§ YOUR ASSIGNMENT: Search the data below for the line containing "Whenever you want", then please set down that line and all remaining ones exactly as written.

§ DATASET:
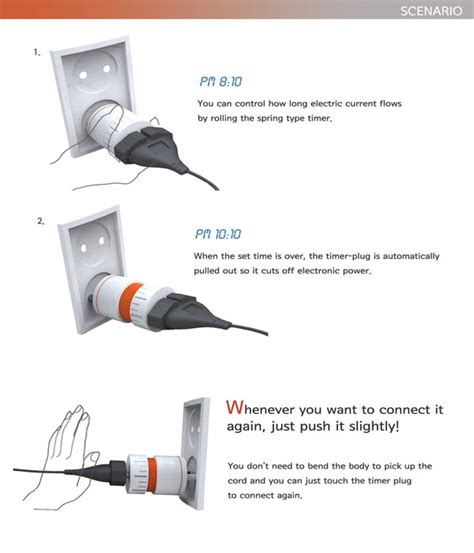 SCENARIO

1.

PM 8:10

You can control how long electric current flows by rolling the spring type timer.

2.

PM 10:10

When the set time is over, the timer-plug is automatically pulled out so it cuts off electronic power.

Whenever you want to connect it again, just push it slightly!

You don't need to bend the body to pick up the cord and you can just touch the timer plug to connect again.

§ TASK SOLUTION:
Whenever you want to connect it again, just push it slightly!

You don't need to bend the body to pick up the cord and you can just touch the timer plug to connect again.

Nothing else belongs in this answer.